# PROBLEM TO SOLVE
Every entry here needs to be repeated exactly.

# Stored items
=== Begin Enclosure ===
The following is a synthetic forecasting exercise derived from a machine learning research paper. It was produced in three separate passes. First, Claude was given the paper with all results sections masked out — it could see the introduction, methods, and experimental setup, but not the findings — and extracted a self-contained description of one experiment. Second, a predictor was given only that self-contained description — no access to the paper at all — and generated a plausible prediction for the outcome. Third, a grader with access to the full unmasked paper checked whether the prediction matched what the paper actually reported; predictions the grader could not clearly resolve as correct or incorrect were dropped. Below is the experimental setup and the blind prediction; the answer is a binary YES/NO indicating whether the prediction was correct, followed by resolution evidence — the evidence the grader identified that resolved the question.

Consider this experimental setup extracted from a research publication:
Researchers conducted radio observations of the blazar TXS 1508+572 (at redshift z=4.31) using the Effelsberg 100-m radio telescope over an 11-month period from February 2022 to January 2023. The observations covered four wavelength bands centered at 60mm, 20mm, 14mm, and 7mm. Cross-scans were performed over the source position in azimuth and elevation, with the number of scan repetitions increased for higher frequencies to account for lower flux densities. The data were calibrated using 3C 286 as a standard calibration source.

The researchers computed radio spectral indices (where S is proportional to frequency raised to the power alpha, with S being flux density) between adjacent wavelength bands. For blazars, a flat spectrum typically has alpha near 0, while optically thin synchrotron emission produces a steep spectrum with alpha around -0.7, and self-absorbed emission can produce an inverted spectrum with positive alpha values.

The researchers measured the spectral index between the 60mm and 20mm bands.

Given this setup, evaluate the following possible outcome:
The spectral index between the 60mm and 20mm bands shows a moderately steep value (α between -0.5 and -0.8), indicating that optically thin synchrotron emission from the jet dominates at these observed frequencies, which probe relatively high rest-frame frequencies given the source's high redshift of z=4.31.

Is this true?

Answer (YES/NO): NO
=== End Enclosure ===
# ANSWER BELOW
The following is a synthetic forecasting exercise derived from a machine learning research paper. It was produced in three separate passes. First, Claude was given the paper with all results sections masked out — it could see the introduction, methods, and experimental setup, but not the findings — and extracted a self-contained description of one experiment. Second, a predictor was given only that self-contained description — no access to the paper at all — and generated a plausible prediction for the outcome. Third, a grader with access to the full unmasked paper checked whether the prediction matched what the paper actually reported; predictions the grader could not clearly resolve as correct or incorrect were dropped. Below is the experimental setup and the blind prediction; the answer is a binary YES/NO indicating whether the prediction was correct, followed by resolution evidence — the evidence the grader identified that resolved the question.

Consider this experimental setup extracted from a research publication:
Researchers conducted radio observations of the blazar TXS 1508+572 (at redshift z=4.31) using the Effelsberg 100-m radio telescope over an 11-month period from February 2022 to January 2023. The observations covered four wavelength bands centered at 60mm, 20mm, 14mm, and 7mm. Cross-scans were performed over the source position in azimuth and elevation, with the number of scan repetitions increased for higher frequencies to account for lower flux densities. The data were calibrated using 3C 286 as a standard calibration source.

The researchers computed radio spectral indices (where S is proportional to frequency raised to the power alpha, with S being flux density) between adjacent wavelength bands. For blazars, a flat spectrum typically has alpha near 0, while optically thin synchrotron emission produces a steep spectrum with alpha around -0.7, and self-absorbed emission can produce an inverted spectrum with positive alpha values.

The researchers measured the spectral index between the 60mm and 20mm bands.

Given this setup, evaluate the following possible outcome:
The spectral index between the 60mm and 20mm bands shows a moderately steep value (α between -0.5 and -0.8), indicating that optically thin synchrotron emission from the jet dominates at these observed frequencies, which probe relatively high rest-frame frequencies given the source's high redshift of z=4.31.

Is this true?

Answer (YES/NO): NO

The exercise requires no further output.